In the recent case of Henderson, supra, 54 Cal.App.5th 612, the Second District, Division 7, considered the same question of interpretation of amended section 1170.12, subdivision (a)(7). The Henderson court held: “For convictions for serious or violent felonies only, amended section 1170.12, subdivision (a)(7), separately requires that the court impose the sentences consecutive to the sentences on other crimes (including each other), regardless of whether the court otherwise would have discretion to impose concurrent sentences.” (Id. at p. 626.) We agree with the Henderson court's reasoning and conclusion regarding the meaning of section 1170.12, subdivision (a)(7). As mentioned, our Supreme Court has granted review in Henderson on the same issue of whether the Three Strikes law requires consecutive terms on multiple current violent or serious felony convictions, regardless of whether the offenses occurred on the same occasion or arose from the same set of operative facts. (People v. Henderson (2020) 272 Cal.Rptr.3d 812 (Mem).)
We recognize, as did the Henderson court, that other courts have interpreted amended section 1170.12, subdivision (a)(7) differently. (Marcus, supra, 45 Cal.App.5th 201, People v. Gangl (2019) 42 Cal.App.5th 58 (Gangl); People v. Buchanan (2019) 39 Cal.App.5th 385 (Buchanan); People v.
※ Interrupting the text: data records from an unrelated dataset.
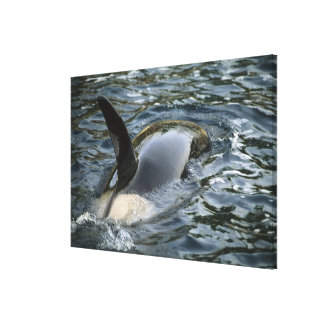 Killer Whale, Orca, Orcinus orca), adult Canvas Print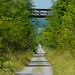 Bicycle on the Trans-Canada Trail by andyscamera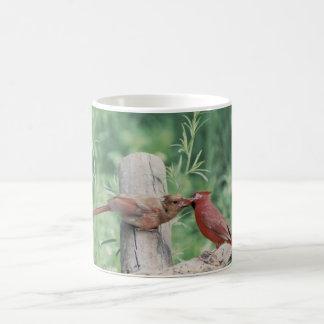Kissing cardinals coffee mug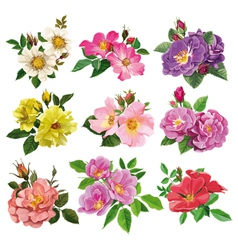 set of colorful flowers of wild rose vector image vector image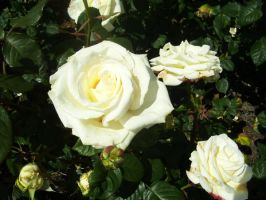 White Rose II by robynx13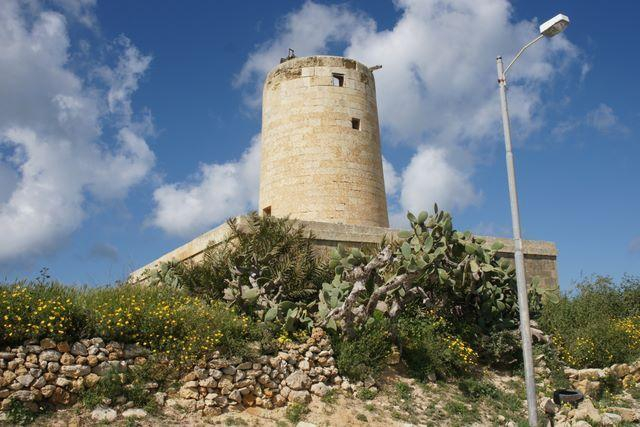 Garden Centre: My Guide Malta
Torres (2018) 23 Cal.App.5th 185 (Torres).) The court in Torres and the majority opinions in the rest held that subdivision (a)(7) requires only that “other crimes must be sentenced consecutively to the serious and/or violent felonies sentenced either consecutively or concurrently under subdivision (a)(6).” (Marcus, supra, 45 Cal.App.5th at p. 212; see Buchanan, supra, 39 Cal.App.5th at pp. 391-392; see Gangl, supra, 42 Cal.App.5th at p. 71; see Torres, supra, 23 Cal.App.5th at p. 201.) “But, according to these opinions, Proposition 36 did not implicitly overrule Hendrix, [supra, 16 Cal.4th 508], and trial courts still have ‘discretion to sentence serious and/or violent felon[y convictions] concurrently' under subdivision (a)(6).” (Henderson, supra, 54 Cal.App.5th at p. 624; citing Marcus, at p. 213, Gangl, at p. 71, and Torres, at p. 201.)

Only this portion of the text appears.